LCI recommendation and ‘intention’ of the legislature
The court lastly adopts a convoluted (and, in my opinion, unnecessary) reasoning to further justify the importance of arbitral seat. It extracts the recommendation of the Law Commission of India (LCI) in its 246th report as far as it concerns the emphasis on ‘arbitral seat’ and notes that the legislature has intentionally omitted to include the recommendations as ‘BALCO …in no uncertain terms has referred to “place” as “juridical seat” for the purpose of Section 2(2) of the Act.’ It is certainly surprising that the Court notes the recommendations of the LCI and then proceeds to take support in those recommendations despite them not being incorporated in the amendment. On this note, it is interesting to examine the arguments adopting the counter-logic to further arguments hypothesizing the same ‘intention’ of the legislature. I make specific reference to the amended version of section 2(2) of the Arbitration Act which adopted the language suggested in the LCI report except for the word ‘express’ preceding the word ‘agreement’. There is another academic debate (hopefully, not a judicial one) on whether non-inclusion (of a single word) of LCI’s recommendation in the amendment reflects a clear intention of the legislature to derogate from the recommendation? (academic research on this query can be accessed here and here). ‘Intention’ of the legislature must certainly top the list as one of the most abused interpretative tools!
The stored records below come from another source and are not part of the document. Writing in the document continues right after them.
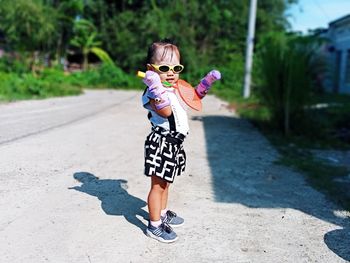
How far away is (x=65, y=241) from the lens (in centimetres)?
348

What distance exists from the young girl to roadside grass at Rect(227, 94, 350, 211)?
2023mm

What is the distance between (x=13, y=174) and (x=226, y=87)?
2092 centimetres

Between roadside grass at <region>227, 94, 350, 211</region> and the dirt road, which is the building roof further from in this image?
the dirt road

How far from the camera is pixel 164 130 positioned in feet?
11.8

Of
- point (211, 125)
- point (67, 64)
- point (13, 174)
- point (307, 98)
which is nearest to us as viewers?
point (13, 174)

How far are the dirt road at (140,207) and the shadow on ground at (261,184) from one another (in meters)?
0.01

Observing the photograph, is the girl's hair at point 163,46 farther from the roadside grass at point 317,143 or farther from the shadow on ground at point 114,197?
the roadside grass at point 317,143

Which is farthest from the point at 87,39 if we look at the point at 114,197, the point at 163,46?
the point at 163,46

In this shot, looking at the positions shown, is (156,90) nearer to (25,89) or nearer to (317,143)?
(317,143)

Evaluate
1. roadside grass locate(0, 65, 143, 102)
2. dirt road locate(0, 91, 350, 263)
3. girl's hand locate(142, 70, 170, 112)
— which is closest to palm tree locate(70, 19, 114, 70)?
roadside grass locate(0, 65, 143, 102)

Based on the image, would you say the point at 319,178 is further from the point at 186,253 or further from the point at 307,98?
the point at 307,98

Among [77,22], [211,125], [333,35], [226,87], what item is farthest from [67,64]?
[211,125]

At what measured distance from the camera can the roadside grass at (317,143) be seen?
224 inches

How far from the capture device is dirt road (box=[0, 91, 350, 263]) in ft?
11.2
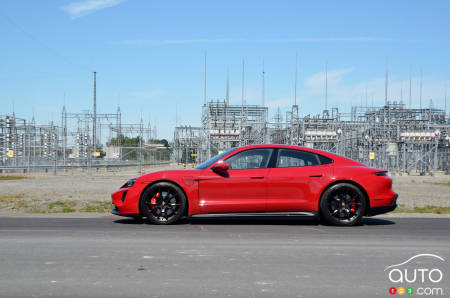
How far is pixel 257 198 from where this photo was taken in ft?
24.6

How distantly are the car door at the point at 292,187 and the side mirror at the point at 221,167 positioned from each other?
0.72 m

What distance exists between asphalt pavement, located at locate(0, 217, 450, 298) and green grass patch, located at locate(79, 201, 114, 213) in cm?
231

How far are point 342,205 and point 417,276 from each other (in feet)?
11.2

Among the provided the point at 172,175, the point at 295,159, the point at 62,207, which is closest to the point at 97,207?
the point at 62,207

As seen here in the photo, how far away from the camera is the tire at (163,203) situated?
7496 millimetres

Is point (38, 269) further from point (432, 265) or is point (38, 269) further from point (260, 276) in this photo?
point (432, 265)

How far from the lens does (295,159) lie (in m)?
7.84

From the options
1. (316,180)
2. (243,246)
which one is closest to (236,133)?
(316,180)

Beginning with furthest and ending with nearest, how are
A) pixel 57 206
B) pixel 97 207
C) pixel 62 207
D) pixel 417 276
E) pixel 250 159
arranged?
pixel 57 206 → pixel 62 207 → pixel 97 207 → pixel 250 159 → pixel 417 276

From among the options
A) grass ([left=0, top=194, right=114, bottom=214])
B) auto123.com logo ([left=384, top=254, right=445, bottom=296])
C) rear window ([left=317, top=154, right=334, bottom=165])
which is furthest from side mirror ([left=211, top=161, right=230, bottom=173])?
grass ([left=0, top=194, right=114, bottom=214])

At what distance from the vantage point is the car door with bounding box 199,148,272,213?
7.46 meters

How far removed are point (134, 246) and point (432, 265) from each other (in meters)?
3.24

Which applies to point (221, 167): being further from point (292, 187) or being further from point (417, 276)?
point (417, 276)

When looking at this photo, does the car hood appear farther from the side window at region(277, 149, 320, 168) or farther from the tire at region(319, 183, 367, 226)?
the tire at region(319, 183, 367, 226)
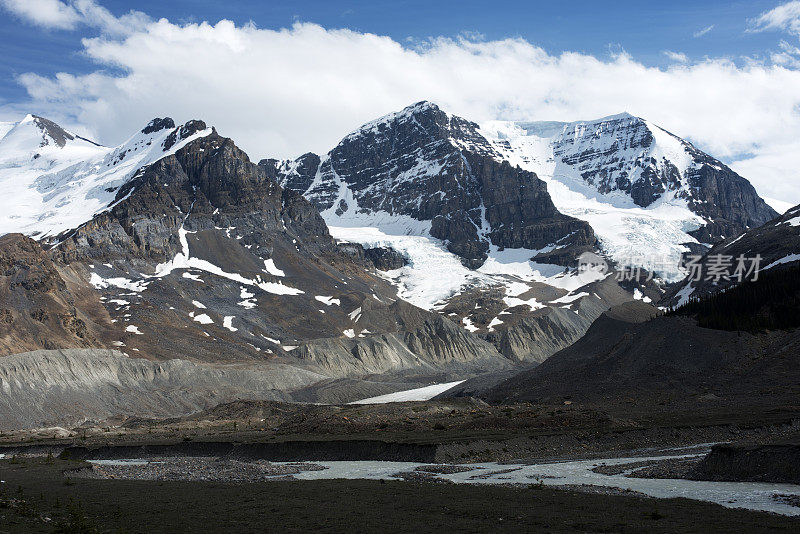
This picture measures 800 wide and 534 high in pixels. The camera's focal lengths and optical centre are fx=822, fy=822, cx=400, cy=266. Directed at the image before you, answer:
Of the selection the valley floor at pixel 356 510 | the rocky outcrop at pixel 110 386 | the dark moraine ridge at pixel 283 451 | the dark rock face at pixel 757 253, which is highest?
the dark rock face at pixel 757 253

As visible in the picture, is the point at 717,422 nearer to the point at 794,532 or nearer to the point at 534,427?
the point at 534,427

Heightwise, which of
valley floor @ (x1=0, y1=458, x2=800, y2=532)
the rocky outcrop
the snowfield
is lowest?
the snowfield

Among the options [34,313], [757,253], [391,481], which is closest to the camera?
[391,481]

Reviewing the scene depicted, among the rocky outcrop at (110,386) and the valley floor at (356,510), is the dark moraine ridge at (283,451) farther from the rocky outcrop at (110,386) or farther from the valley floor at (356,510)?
the rocky outcrop at (110,386)

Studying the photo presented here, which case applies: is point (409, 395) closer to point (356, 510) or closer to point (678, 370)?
point (678, 370)

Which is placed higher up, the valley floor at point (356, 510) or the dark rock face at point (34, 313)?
the dark rock face at point (34, 313)

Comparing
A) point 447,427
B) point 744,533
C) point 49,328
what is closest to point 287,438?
point 447,427

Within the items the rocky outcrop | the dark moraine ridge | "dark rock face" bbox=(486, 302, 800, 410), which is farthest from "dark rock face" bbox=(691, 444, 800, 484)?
the rocky outcrop

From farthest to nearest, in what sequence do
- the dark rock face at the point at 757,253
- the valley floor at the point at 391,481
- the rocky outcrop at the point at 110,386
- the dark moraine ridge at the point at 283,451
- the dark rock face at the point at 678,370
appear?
the rocky outcrop at the point at 110,386 < the dark rock face at the point at 757,253 < the dark rock face at the point at 678,370 < the dark moraine ridge at the point at 283,451 < the valley floor at the point at 391,481

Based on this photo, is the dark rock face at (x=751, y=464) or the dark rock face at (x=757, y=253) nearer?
the dark rock face at (x=751, y=464)

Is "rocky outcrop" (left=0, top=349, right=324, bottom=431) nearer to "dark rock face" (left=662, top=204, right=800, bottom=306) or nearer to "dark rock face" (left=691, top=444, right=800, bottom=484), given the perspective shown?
"dark rock face" (left=662, top=204, right=800, bottom=306)

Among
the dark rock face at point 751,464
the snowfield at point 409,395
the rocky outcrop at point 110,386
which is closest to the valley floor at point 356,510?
the dark rock face at point 751,464

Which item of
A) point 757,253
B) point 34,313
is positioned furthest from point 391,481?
point 34,313

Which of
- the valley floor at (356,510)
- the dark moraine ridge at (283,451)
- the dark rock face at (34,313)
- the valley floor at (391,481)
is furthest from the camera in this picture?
the dark rock face at (34,313)
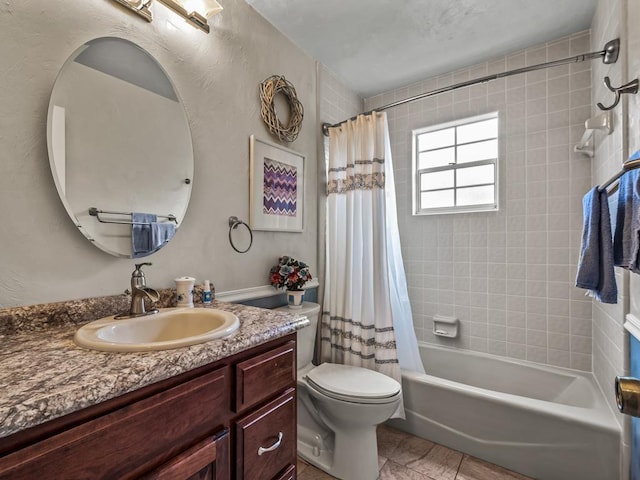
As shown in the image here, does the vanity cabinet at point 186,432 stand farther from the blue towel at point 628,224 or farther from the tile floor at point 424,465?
the blue towel at point 628,224

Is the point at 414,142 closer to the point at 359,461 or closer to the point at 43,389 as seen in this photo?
the point at 359,461

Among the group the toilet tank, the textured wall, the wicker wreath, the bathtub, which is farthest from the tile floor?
the wicker wreath

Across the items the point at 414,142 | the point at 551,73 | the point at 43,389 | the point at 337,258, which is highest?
the point at 551,73

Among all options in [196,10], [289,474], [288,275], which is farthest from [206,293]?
[196,10]

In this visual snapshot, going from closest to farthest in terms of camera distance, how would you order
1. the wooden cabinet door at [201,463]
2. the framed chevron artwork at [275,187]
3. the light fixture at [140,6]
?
the wooden cabinet door at [201,463]
the light fixture at [140,6]
the framed chevron artwork at [275,187]

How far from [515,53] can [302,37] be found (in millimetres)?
1543

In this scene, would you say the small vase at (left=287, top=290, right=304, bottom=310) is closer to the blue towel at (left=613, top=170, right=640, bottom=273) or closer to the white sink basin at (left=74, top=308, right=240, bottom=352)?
the white sink basin at (left=74, top=308, right=240, bottom=352)

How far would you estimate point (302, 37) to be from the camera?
1.96 m

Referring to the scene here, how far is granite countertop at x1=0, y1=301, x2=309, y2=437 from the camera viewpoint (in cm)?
51

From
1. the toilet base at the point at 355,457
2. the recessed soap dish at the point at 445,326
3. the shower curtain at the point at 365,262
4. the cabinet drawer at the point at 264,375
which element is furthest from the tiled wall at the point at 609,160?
the cabinet drawer at the point at 264,375

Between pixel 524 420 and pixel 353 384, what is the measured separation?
0.91 m

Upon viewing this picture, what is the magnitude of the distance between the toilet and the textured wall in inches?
25.1

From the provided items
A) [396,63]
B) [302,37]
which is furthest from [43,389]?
[396,63]

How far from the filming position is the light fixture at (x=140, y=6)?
3.77ft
In conclusion, (a) Indus Mobile continues to commit BALCO’s error as far as conferment of jurisdiction in domestic arbitration is concerned; (b) Indus Mobile conflates two distinct conceptual theories on arbitral seat and in that process alters BALCO’s logic; and (c) reliance on LCI recommendations does not assist the court in making the case for exclusive jurisdiction to the court at the arbitral seat in domestic arbitrations.